Gezi’ye yerleştikten sonra yıllardır görmediğim arkadaşlarımla parkın bir köşesinde hararetli bir şekilde ne olacağına dair tartışırken buldum kendimi. Çoğunluk yeni bir polis müdahalesi bekliyordu. Gece saatler ilerledikçe desteğe gelenlerin hem sayısı hem de parkın enerjisi yükseldi. Kürsüden yapılan konuşmalara, şarkılar, sloganlar eşlik etti; hepimizin yüreğinde aynı duygu vardı sanki; 1 Mayıs 2013 Taksim’de gecikmeli olarak kutlanıyordu. Hükümetin meydanları kendi iktidarının mevzisi olarak gören dayatmacılığına karşı binbir renk afiş ve flama ile Gezi’de kocaman bir ruh idik. Direnişe damgasına vuracak mizah çoktan Gezi parkına gülümseyen konfentilerini, alaydan balonlarını, yaratıcılıktan maytaplarını getirmişti. Hepimiz özgürlükten, hepimiz ekolojiden, hepimiz çokseslilikten yanaydık. Gezi’den ayrıldığımda saat sabaha karşı üç civarıydı ve ne yalan söyleyeyim oradaki müthiş coşkuyu ceplerime doldurup eve giderken parka birkaç saat sonra müdahale edileceğini aklımdan dahi geçirmemiştim. Sabah uykulu gözlerle telefondan haberi aldığımda nasıl kalktığımı ve yola nasıl çıktığımı anımsamıyorum bile.
Ve Büyük direniş başlıyor
31 Mayıs günü bırakın kişisel tarihimizi yakın geçmişin en görkemli direniş tarihiydi. Kabataş’ın sırtlarından –ki gaz kokusu Kabataş sokaklarını çoktan sarmıştı- Gümüşsuyu’na ulaştığımızda polisin acımasız ve insafsız müdahalesi ile yüz yüze geldik. Yapılacak tek şey, şehrimizi ne kadar iyi biliyoruz yarışmasında polisin bir adım ötesine geçmekti. Arka sokaklardan Cihangir üzerinden Kazancı’dan çıkmaya çalıştık fakat yukarından aşağıya sürekli biber gazı bulutları geliyordu. Sonrasında Alman Hastanesi arkasından Sıraselviler’e çıktığımda müthiş bir kalabalığın toplandığını gördüm ve onlarla birlikte meydanı zorlamaya başladım. Beraber çıktığımız arkadaşların birçoğu başka adreslerden meydana ve Gezi’ye ulaşmak için yeni yollar arıyordu. Kaç saat geçti bilmiyorum ama geri adım atmaksızın mücadele etmeye devam ettik bir ara gaz bombaları o kadar sıklaştı ki Alman Hastanesi de etkilendi. Aralardan Parmakkapı’ya bağlanmak isterken bir ara Ahmet İnsel ile karşılaştık. Nasıl mutluluktu hal hatır sorma o hengâmede anlatamam. Akabinde ara sokaklardan üzerimize biber gazı bombaları yağdı. Bir oraya bir buraya kaçışırken herkes olabildiğince birbirine yardım ediyordu. Bu esnada olabildiğince sosyal medyanın imkânlarını kullanarak haberleşmeye ve denebilecek yolları haber vermeye çalışıyorduk.

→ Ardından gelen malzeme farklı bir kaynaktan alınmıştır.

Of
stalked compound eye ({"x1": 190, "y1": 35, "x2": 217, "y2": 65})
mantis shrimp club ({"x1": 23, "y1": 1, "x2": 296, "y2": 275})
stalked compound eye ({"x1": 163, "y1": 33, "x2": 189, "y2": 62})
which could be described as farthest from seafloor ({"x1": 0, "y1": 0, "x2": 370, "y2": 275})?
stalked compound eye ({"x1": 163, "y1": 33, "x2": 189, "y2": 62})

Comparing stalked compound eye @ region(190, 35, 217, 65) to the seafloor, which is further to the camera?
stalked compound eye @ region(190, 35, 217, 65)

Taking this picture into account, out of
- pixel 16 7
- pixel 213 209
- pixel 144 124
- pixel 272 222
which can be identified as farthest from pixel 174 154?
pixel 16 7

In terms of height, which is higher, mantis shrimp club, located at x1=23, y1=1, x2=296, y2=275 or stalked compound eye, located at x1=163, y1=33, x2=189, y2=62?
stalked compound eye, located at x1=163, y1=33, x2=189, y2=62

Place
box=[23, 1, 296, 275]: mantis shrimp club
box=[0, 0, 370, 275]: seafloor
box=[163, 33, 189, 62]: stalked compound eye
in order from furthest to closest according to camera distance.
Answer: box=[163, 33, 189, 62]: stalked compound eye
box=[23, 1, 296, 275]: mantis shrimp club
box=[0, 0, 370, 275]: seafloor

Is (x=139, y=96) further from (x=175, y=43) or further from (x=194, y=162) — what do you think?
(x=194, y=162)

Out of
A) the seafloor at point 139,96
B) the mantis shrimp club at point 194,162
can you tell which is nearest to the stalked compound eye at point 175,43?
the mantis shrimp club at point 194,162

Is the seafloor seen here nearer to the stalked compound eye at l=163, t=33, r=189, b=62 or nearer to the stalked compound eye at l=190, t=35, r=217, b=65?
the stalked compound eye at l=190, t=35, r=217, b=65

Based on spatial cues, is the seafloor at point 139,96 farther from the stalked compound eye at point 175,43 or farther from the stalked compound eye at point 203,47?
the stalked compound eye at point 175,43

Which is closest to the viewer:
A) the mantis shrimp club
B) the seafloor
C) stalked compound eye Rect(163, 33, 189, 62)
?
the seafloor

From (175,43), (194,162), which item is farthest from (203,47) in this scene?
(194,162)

Akşam saatlerine doğru İstiklâl caddesine ulaşmayı başardık ve oradaki muhteşem kitleye dâhil olduk. Beyoğlu bilmiyorum daha önce bu denli bir muhalefet dalgası görmüş müydü ama ben bunca yıllık kişisel mücadele tarihimde böyle bir çeşitliliğe ve kalabalığa daha önce tanık olmamıştım. Onlarca kez meydana bir gövde olup yüklendik ve her seferinde tazyikli su ve biber gazı ile püskürtüldük. Fakat hiç kimse vazgeçmiyordu aksine kitle saatler geçtikçe büyüyor; öfkesi artıyor; azmi perçinleniyordu. Polis ses bombalarıyla Taksim’e gözdağı vermek isterken, kitlenin kepenklere vurarak çıkardığı ses muazzamdı ve biz korkmuyoruz asıl siz azmimizi ve dayanışmamızı görün ve çekilin diyordu.
Öğrencilerimle kaç kez haberleştim; karşılaştım hatırlamıyorum ama bu karşılaşmaların her biri başka bir hikâye olarak belleğimin sayfalarına yazıldı. Nasılsınız hocam, şurada müdahale arttı, burada yaralımız var, falanca yere sığındık mesajlarının ardı arkası kesilmedi. Telefonuma düşen mesajların bir kısmında öğrencilerim için çok endişelendim; bir kısmında çok meraklandım ama istisnasız hepsinde aramızdaki hoca-öğrenci ilişkisini aşan dostluğu gördükçe mutlu oldum. Gece yarısına doğru artık gazdan perişan olduğum bir an yine öğrencilerim koştu yardıma; bir ara sokak başında yerde otururken buldular beni... Talcid’li solüsyon ve suyum tükenmişti; ellerinde olanları esirgemediler.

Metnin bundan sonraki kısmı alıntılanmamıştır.